Exercise aim> Copy the part of the listing that opens with the line containing "At first glance, which" and closes with the line containing "7070 millimetres", keeping every line unchanged and including both end lines.

Supplied data>
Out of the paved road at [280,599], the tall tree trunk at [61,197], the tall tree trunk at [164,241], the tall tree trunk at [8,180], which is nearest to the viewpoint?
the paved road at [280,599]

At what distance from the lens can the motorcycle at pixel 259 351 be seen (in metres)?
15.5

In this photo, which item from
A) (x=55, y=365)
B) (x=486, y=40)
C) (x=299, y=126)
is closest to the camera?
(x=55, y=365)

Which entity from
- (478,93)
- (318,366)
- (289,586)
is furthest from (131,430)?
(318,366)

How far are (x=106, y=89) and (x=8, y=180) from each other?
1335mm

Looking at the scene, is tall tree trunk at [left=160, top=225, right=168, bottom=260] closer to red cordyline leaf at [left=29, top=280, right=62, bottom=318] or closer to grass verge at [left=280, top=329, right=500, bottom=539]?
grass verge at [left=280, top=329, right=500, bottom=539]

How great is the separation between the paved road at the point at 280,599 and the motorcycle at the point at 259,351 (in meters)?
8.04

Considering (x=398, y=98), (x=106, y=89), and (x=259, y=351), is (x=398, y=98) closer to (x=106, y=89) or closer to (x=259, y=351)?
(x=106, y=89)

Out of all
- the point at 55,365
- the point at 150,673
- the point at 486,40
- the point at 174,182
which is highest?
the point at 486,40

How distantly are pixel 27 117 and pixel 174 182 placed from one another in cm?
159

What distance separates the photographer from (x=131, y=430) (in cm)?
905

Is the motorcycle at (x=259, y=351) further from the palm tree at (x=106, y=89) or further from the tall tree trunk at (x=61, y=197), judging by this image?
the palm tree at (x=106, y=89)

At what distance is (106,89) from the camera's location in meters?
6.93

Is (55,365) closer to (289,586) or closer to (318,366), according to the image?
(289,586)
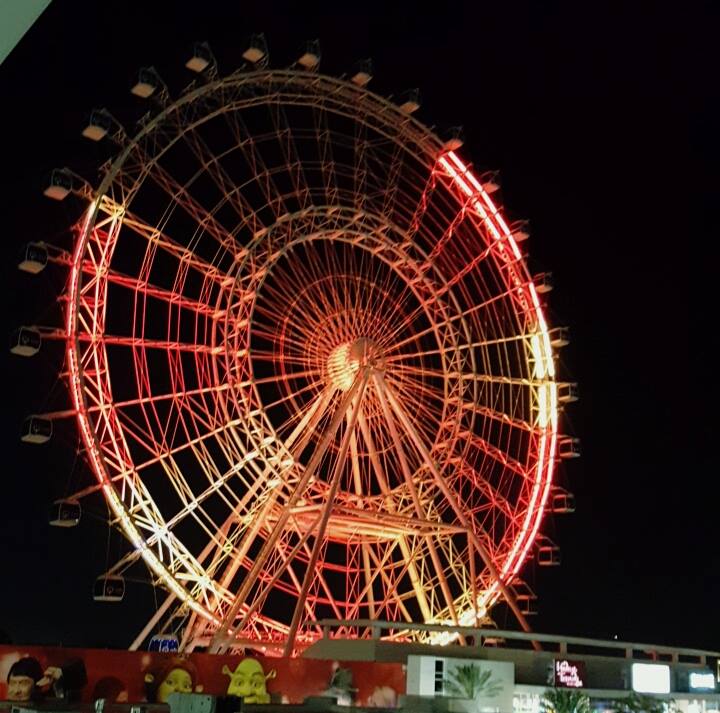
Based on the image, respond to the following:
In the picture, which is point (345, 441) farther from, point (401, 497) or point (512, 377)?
point (512, 377)

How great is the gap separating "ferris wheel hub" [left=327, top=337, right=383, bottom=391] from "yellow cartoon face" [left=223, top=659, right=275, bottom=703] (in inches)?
328

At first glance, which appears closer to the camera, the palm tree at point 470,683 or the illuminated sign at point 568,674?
the palm tree at point 470,683

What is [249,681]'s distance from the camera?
→ 19.9 m

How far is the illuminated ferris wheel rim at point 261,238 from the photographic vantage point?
21125mm

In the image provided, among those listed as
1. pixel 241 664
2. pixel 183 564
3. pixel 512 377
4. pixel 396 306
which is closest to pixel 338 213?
pixel 396 306

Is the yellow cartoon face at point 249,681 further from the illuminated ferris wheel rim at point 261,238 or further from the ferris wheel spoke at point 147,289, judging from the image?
the ferris wheel spoke at point 147,289

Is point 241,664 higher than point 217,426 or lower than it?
lower

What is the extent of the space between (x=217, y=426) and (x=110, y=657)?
7070 millimetres

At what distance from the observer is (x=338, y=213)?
26.8m

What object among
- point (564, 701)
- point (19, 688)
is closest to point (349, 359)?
point (564, 701)

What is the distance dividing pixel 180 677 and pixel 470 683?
802 cm

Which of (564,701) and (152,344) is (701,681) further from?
(152,344)

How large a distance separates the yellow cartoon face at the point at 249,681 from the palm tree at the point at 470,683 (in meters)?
5.40

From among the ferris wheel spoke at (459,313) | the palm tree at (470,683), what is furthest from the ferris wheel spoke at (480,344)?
the palm tree at (470,683)
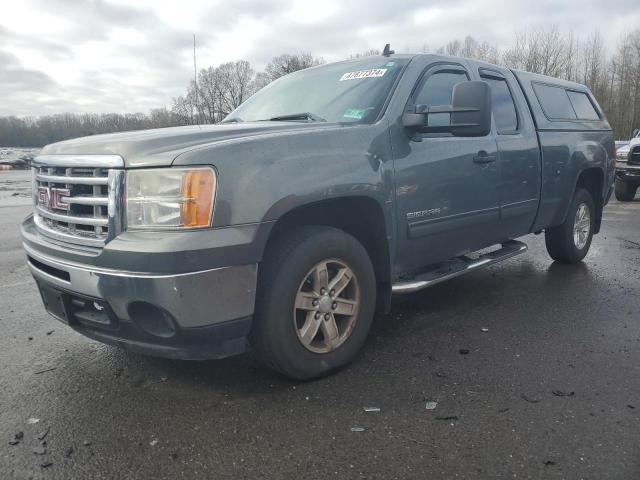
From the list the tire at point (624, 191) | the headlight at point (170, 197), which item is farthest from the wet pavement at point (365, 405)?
the tire at point (624, 191)

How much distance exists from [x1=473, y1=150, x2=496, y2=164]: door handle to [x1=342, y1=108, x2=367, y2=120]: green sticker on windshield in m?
1.03

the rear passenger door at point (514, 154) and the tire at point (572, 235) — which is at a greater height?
the rear passenger door at point (514, 154)


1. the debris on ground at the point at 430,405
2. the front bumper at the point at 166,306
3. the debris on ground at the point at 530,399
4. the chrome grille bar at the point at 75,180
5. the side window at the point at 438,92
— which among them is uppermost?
the side window at the point at 438,92

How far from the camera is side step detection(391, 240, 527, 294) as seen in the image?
3.43m

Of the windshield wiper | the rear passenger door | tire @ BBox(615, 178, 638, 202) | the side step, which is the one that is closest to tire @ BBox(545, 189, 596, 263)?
the rear passenger door

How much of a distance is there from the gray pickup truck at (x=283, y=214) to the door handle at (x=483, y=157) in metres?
0.01

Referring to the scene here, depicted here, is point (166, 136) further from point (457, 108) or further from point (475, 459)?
point (475, 459)

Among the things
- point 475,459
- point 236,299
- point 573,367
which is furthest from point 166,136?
point 573,367

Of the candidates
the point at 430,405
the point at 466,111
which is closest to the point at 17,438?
the point at 430,405

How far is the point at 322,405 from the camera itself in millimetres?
2701

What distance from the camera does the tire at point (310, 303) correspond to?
8.82 ft

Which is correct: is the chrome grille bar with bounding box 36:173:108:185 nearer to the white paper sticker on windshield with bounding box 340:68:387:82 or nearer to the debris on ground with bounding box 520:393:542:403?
the white paper sticker on windshield with bounding box 340:68:387:82

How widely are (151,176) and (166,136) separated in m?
0.33

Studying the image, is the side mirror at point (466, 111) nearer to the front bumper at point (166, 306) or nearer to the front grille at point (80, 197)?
the front bumper at point (166, 306)
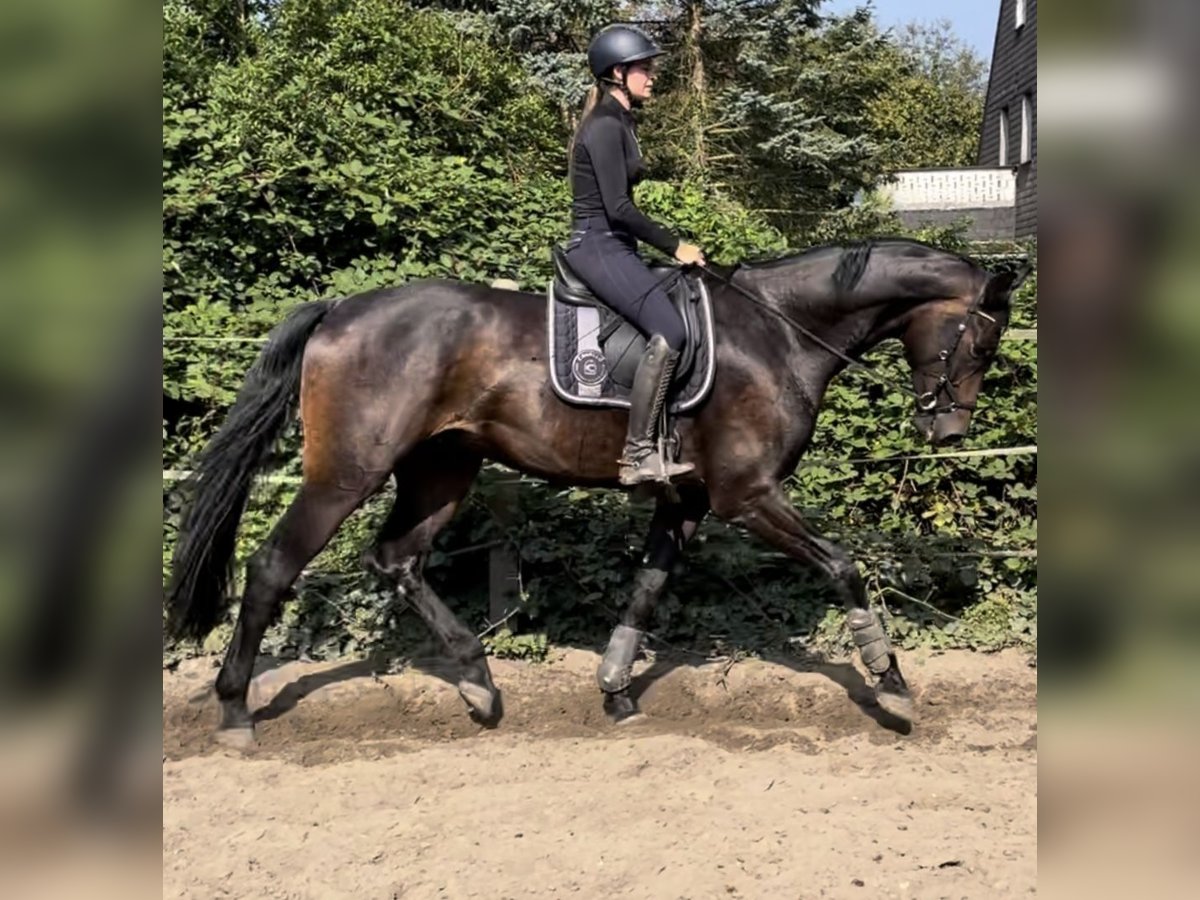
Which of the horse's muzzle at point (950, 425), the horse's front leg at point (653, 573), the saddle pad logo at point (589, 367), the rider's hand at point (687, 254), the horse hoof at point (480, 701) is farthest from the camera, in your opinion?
the horse's front leg at point (653, 573)

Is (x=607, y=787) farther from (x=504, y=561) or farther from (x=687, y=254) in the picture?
(x=687, y=254)

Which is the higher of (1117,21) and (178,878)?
(1117,21)

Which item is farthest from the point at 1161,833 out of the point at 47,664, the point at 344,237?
the point at 344,237

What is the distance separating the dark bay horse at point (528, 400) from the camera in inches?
185

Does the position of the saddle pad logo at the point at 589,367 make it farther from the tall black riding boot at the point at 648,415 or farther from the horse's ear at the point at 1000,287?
the horse's ear at the point at 1000,287

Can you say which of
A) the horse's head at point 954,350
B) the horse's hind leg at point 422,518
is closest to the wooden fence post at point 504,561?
the horse's hind leg at point 422,518

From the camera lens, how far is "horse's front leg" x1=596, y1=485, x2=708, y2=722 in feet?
16.7

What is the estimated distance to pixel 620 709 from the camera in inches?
200

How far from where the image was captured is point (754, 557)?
20.2ft

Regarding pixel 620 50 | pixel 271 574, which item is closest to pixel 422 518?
pixel 271 574

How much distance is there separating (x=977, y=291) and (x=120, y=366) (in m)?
4.31

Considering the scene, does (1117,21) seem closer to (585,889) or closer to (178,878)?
(585,889)

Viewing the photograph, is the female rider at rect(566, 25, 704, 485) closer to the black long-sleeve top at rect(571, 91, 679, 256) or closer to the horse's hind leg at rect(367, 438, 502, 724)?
the black long-sleeve top at rect(571, 91, 679, 256)

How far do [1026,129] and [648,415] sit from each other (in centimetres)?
2427
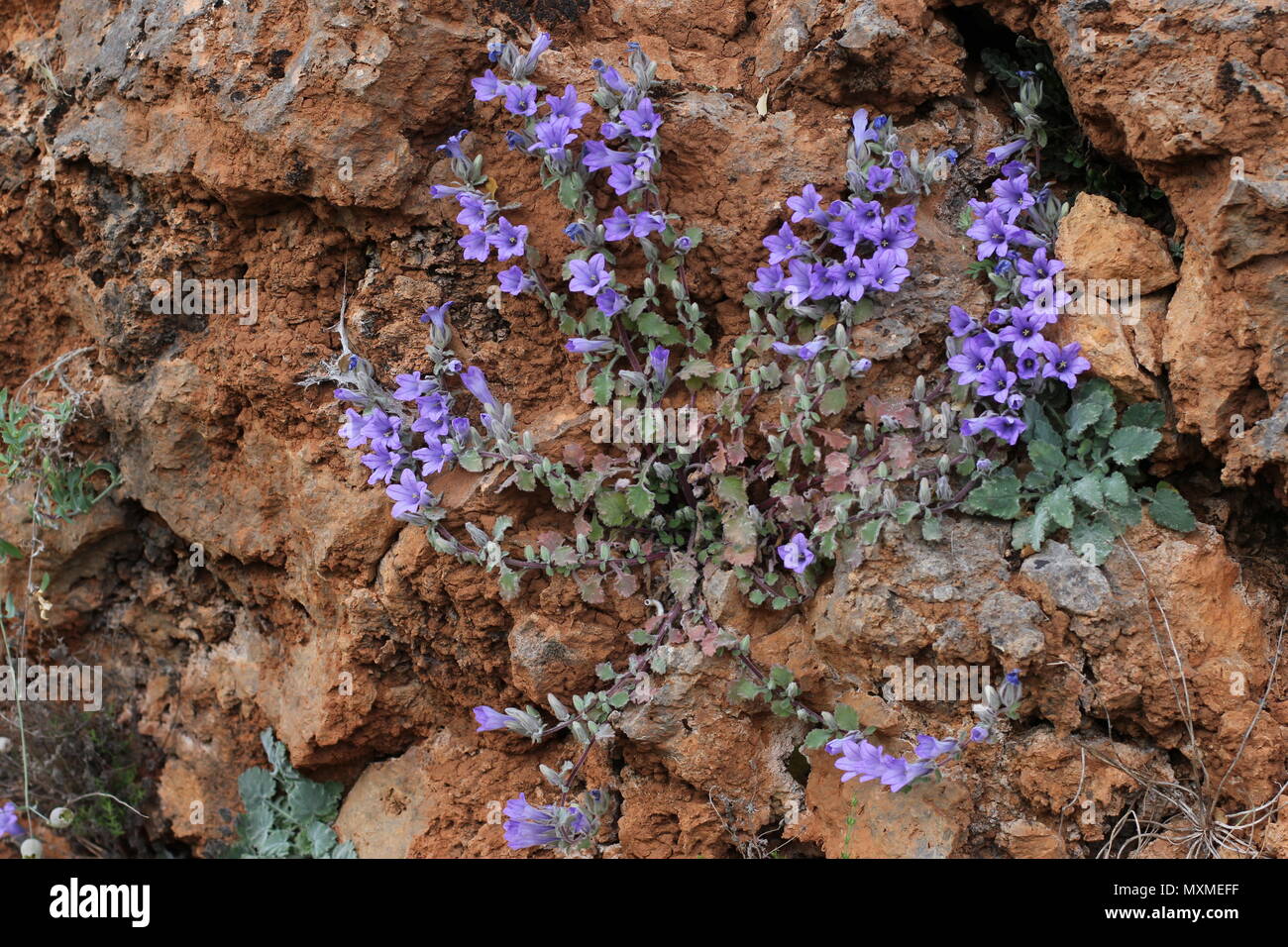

Result of this exercise>
At first glance, which appears closer to the camera, the palm tree at point 470,683 or the illuminated sign at point 568,674?
the palm tree at point 470,683

What is [249,681]'s distance from the camera?
→ 19.9 m

How far is the illuminated ferris wheel rim at point 261,238 from the photographic vantage point?
21125mm

In the image provided, among those listed as
1. pixel 241 664
2. pixel 183 564
3. pixel 512 377
4. pixel 396 306
which is closest to pixel 338 213?
pixel 396 306

Is the yellow cartoon face at point 249,681 further from the illuminated ferris wheel rim at point 261,238 or further from the ferris wheel spoke at point 147,289, judging from the image?
the ferris wheel spoke at point 147,289

Is point 241,664 higher than point 217,426 or lower than it?
lower

What is the extent of the space between (x=217, y=426) and (x=110, y=657)?
7070 millimetres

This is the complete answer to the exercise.